I have the following SQL to delete duplicate values form a table,

DELETE p1 
FROM `ProgramsList` p1, `ProgramsList` p2  
WHERE p1.CustId = p2.CustId 
    AND p1.CustId = 1 
    AND p1.`Id`>p2.`Id` 
    AND p1.`ProgramName` = p2.`ProgramName`;

Id is auto incremental
for a given CustId ProgramName must be unique (currently it is not)
The above SQL takes about 4 to 5 hours to complete with about 1,000,000 records

Could anyone suggest a quicker way of deleting duplicates from a table?

Dharman
  • 30,962
  • 25
  • 85
  • 135
  • possible duplicate of [Deleting duplicate rows from a table](http://stackoverflow.com/questions/1043488/deleting-duplicate-rows-from-a-table) – John Conde Feb 11 '13 at 16:55
  • Maybe inserting the unique values in a temp array like this? http://stackoverflow.com/a/1652413/217180 – Xavi Esteve Feb 11 '13 at 16:56

2 Answers2

1

First, You might try adding indexes to ProgramName and CustID fields if you don't already have them.

De-Duping

You can group your records to identify dupes, and as you are doing that, grab the min ID value for each group. Then, just delete all records whose ID is not one of the MinID's.

In-Clause Method

delete from
 ProgramsList
where
 id not in 
    (select min(id) as MinID
      from ProgramsList
      group by ProgramName, CustID) 

Join-Method

You may have to run this more than once, if there are many members per group.

DELETE P
FROM ProgramsList as P
INNER JOIN 
    (select count(*) as Count, max(id) as MaxID
     from ProgramsList
     group by ProgramName, CustID) as A on A.MaxID = P.id
WHERE A.Count >= 2

Some people have performance issues with the In-Clause, some don't. It depends a lot on your indexes and such. If one is too slow, try the other.

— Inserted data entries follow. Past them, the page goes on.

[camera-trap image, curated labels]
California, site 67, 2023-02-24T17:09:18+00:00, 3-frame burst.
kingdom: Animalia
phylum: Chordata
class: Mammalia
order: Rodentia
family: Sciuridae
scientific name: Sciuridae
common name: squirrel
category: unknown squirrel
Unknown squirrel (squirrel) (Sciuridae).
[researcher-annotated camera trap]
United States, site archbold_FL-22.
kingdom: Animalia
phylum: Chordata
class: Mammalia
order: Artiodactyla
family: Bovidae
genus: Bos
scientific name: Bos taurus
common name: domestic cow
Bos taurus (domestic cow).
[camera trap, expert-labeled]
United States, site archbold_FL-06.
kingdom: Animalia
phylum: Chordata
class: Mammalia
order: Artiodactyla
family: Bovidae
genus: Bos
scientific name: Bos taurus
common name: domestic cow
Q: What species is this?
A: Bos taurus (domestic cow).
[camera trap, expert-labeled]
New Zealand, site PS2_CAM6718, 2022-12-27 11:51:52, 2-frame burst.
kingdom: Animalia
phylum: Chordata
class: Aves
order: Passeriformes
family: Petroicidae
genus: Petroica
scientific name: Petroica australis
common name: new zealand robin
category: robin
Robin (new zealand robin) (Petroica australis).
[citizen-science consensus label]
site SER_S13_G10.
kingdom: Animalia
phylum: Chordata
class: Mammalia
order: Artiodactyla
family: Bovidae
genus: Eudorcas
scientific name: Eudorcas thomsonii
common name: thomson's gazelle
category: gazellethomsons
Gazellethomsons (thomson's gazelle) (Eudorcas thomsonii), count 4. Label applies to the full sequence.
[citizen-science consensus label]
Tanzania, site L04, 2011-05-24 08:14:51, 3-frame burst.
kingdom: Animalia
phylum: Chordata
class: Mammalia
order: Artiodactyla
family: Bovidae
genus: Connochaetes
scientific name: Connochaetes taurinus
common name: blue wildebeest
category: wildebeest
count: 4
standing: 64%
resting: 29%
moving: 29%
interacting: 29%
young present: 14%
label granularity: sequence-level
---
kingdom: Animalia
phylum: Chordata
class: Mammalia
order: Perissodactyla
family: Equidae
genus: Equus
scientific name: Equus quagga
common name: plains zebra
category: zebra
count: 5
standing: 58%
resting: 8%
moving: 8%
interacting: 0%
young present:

Related: https://stackoverflow.com/a/4192849/127880

Community
  • 1
  • 1
Brian Webster
  • 30,033
  • 48
  • 152
  • 225
0

This will remove all the duplicates in one go.

From the inner query an ID is got which is not deleted and the rest is deleted for each of the program.

delete p from ProgramsList as p
INNER JOIN (select ProgramName as Pname, max(id) as MaxID
     from ProgramsList
     group by ProgramName, CustID order by null) as A on  Pname=P.ProgramName
    where A.MaxID != P.id
kleopatra
  • 51,061
  • 28
  • 99
  • 211